▶ **Texte à lire**:
□ □ □ □

Ce Sondertagesbefehl, cet ordre du jour spécial, consiste dans la diffusion du jugement du tribunal militaire de la division du 7 novembre 1944 portant condamnation à mort de 29 soldats pour « désertion (Fahnenflucht) et passage à l’ennemi ». Les 14 premiers de cette liste antéchronologique dont 9 mulhousiens, 2 de Wittenheim, 1 de Saint Louis pour les Alsaciens mais également un Croate et un soldat originaire de Poméranie se sont évadés le 27 octobre 1944. Les trois mulhousiens suivants ont déserté dans la nuit du 8 octobre 1944. Avant eux, Leopold Bilger de Dürmenach et Emile Richard de Mulhouse dans la nuit du 6 octobre.
Ils ont été précédés dans la nuit du 7 septembre 1944 par Louis Miesch et mon père, André Umbrecht. Comme déjà signalé, il ne s’est pas évadé seul. J’ignore la trajectoire ultérieure de son camarade. Je sais seulement qu’il a survécu.
Tous ont été condamnés à mort avec effet immédiat pour désertion et passage à l’ennemi. En même temps, ils ont été déclaré Wehrunwürdig (littéralement indignes du service armé) et leurs biens dans le territoire du Reich devaient être saisis. Le jugement précise que d’autres mesures contre la parentèle des condamnés devaient être prises par les autorités locales.
Gefreiter Andreas Umbrecht
On notera que sur cette condamnation à mort, André Umbrecht est désigné par son grade : Gefreiter, l’équivalent de caporal. A ce propos, il racontait l’anecdote suivante :
« J’étais estafette et me servait souvent d’une bicyclette. J’avais reçu l’ordre de chercher cette bécane car je l’avais balancée sur le champ de bataille, elle me gênait dans mes mouvements. Nous étions tombés en plein dans une embuscade de partisans, nous étions encerclés et avions pris une sacrée dérouillée. Bon gré mal gré et sous le feu, j’ai cherché cette satanée bicyclette qui valait pour les Allemands plus que le bonhomme. Faut croire que cela avait été considéré comme un acte héroïque puisque, sans me demander mon avis, je fus bombardé caporal ».

□ □ □ □

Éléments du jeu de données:

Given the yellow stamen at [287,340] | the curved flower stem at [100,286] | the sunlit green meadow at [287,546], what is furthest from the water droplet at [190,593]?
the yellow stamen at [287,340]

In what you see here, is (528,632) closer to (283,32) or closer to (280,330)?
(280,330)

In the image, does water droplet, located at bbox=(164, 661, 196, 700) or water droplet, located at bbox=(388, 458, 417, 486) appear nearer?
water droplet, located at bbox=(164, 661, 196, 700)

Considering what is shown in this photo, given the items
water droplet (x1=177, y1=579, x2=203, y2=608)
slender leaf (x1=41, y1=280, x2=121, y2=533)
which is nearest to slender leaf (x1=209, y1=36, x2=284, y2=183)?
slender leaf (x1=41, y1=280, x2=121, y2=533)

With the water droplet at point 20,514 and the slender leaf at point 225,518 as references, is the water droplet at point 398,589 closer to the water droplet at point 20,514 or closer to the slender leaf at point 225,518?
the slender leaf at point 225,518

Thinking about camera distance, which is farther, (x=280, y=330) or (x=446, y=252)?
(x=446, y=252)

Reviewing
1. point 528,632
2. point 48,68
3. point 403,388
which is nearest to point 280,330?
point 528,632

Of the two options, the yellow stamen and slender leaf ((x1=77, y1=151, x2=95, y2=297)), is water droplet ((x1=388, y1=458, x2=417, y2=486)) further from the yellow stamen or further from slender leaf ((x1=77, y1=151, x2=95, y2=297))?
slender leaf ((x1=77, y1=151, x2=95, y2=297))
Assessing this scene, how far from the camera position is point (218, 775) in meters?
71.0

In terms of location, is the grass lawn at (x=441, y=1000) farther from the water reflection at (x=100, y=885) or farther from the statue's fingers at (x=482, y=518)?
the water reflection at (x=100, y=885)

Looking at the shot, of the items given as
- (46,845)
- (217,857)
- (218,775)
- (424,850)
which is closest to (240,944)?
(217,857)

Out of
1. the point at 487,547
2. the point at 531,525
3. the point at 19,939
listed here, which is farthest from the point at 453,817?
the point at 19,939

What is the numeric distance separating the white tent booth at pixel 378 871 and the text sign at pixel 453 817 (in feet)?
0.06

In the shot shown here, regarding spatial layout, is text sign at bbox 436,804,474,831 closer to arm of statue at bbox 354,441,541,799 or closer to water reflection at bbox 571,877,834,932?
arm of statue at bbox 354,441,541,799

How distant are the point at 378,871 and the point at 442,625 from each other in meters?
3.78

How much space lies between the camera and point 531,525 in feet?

□ □ □ □

▶ **Ce que vous ferez**:
A – Pour chacune des affirmations suivantes, répondez par oui ou par non selon qu'elle concorde ou non avec le texte à lire, et citez les mots du texte qui permettent de trancher. (i) Le jugement du tribunal militaire de la division date du 7 novembre 1944. (ii) André Umbrecht s'est évadé seul. (iii) Le grade de Gefreiter correspond à celui de sergent.
B – D'après le texte à lire, combien de soldats le jugement condamne-t-il à mort ?

▶ **Corrigé des tâches**:
A –
(i) Oui : « jugement du tribunal militaire de la division du 7 novembre 1944 ».
(ii) Non : « il ne s’est pas évadé seul ».
(iii) Non : « Gefreiter, l’équivalent de caporal ».

B – Il condamne à mort 29 soldats.